Here's an oddity: In the original Dutch books and on Dutch TV, the character's name is spelled "De Cock." The usual Dutch spelling for the name would be "DeKok," and one of the character's recurring tag lines is that he always has to spell his name when he introduces himself: "DeCock, met C-O-C-K," or "De Cock, spelled C-O-C-K."
Marco, I just saw your comment. The spelling may have been changed to avoid unfortunate associations, or because the tag line about the spelling of the name might be lost on a non-Dutch audience.
Thanks, CMA. I'd posted earlier on "Fifty Grand," and I may have at least one more post up my sleeve.

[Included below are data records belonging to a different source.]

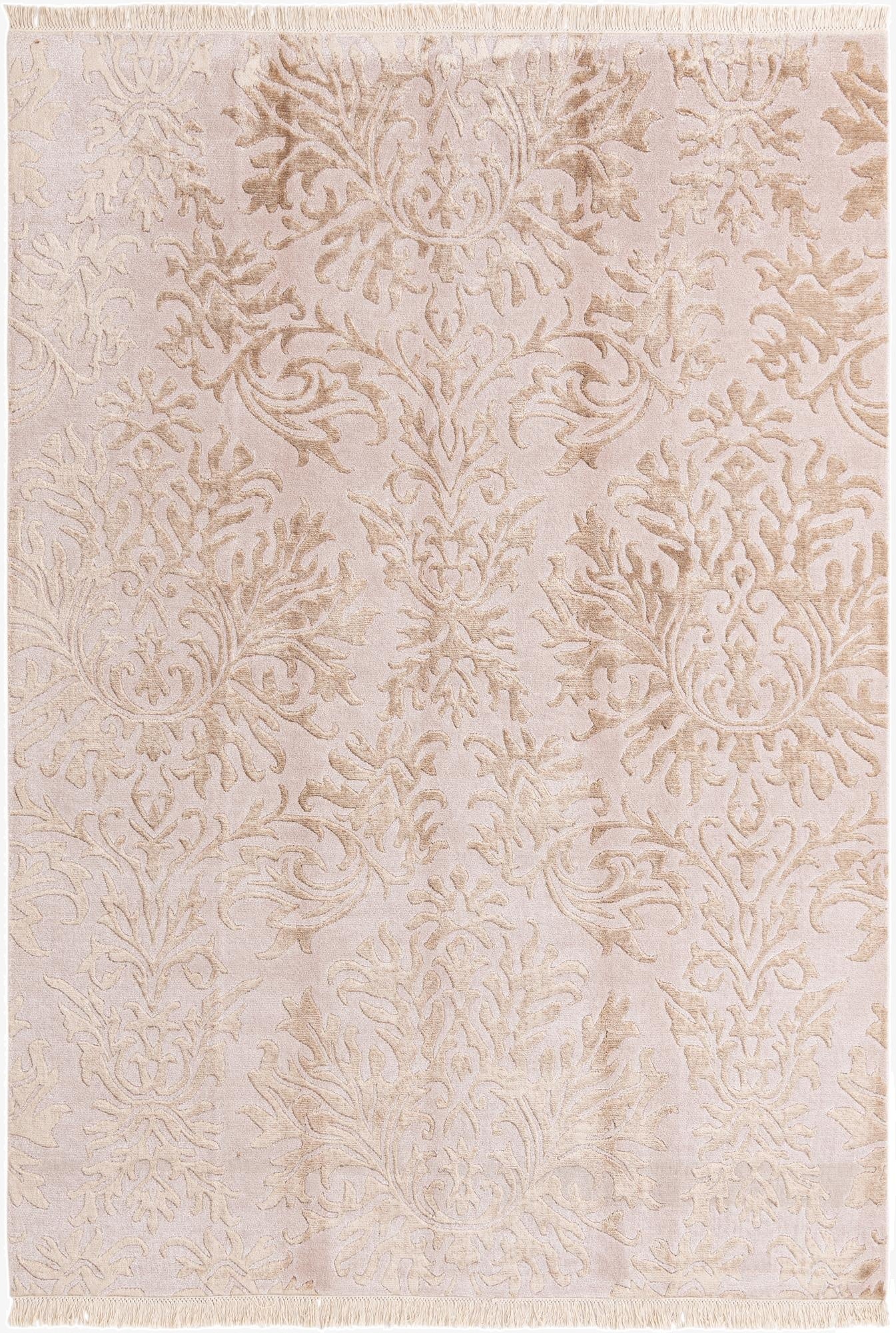 6' 5 x 9' 7  Hand Knotted Darya Wool Rug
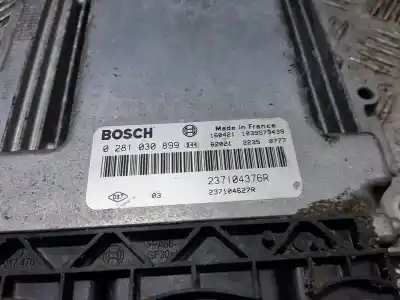 Peça sobressalente para automóvel em segunda mão  por RENAULT KANGOO  Referências OEM IAM 237104376R  0281030899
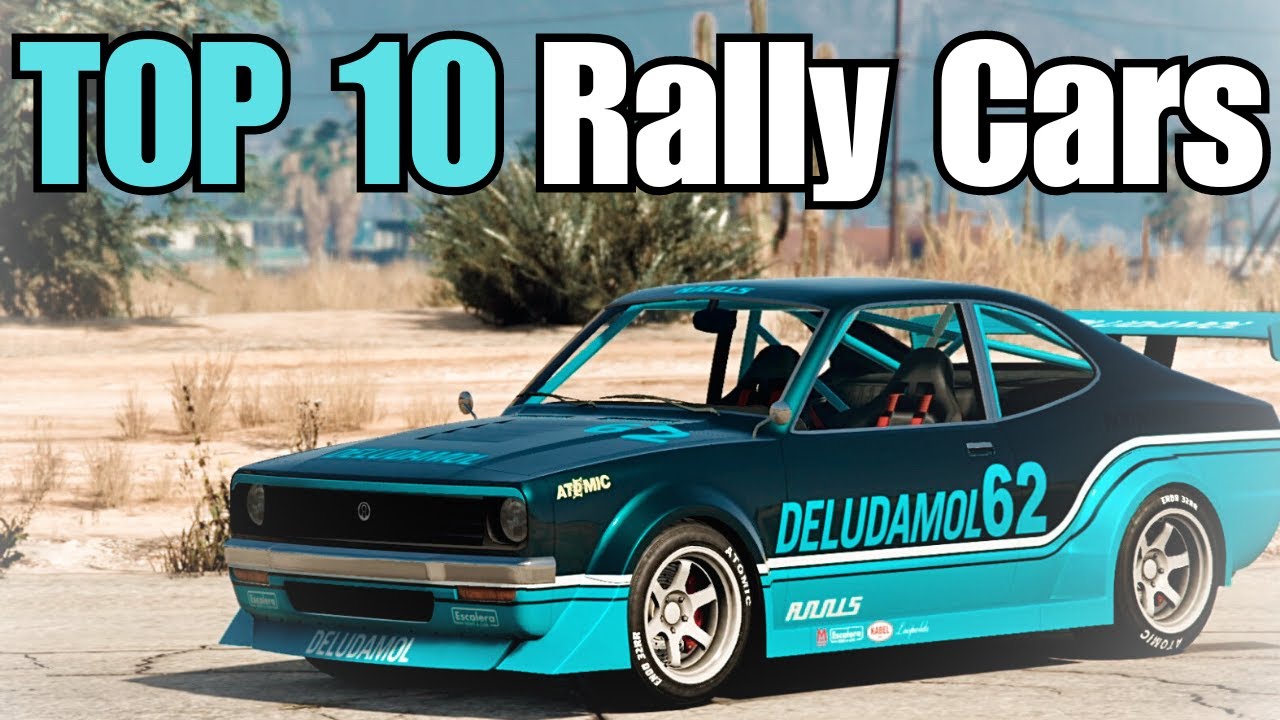 Top 10 Rally Cars in GTA Online! (2024)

I also recommend the author's Michael Forsythe novels: "Dead I Well May Be," "The Dead Yard" and "The Bloomsday Dead."
R.T., a double dose of thanks. I've read all three of the Nesser novels published in English translation thus far, and I'll look forward to this one.
I have a couple of the Michael Gregorio books on the TBR pile. Where would recommend that I start?
By all means, begin with the first Hanno Stiffeniis mystery -- CRITIQUE OF CRIMINAL REASON.
Stiffeniis, the Prussian magistrate, is mentored by Immanuel Kant, and that sets that stage for all that follows. Enjoy!
Thanks. I think I have two of the follow-ups, plus one of the books in Italian. I don't that one, though, despite its clever title.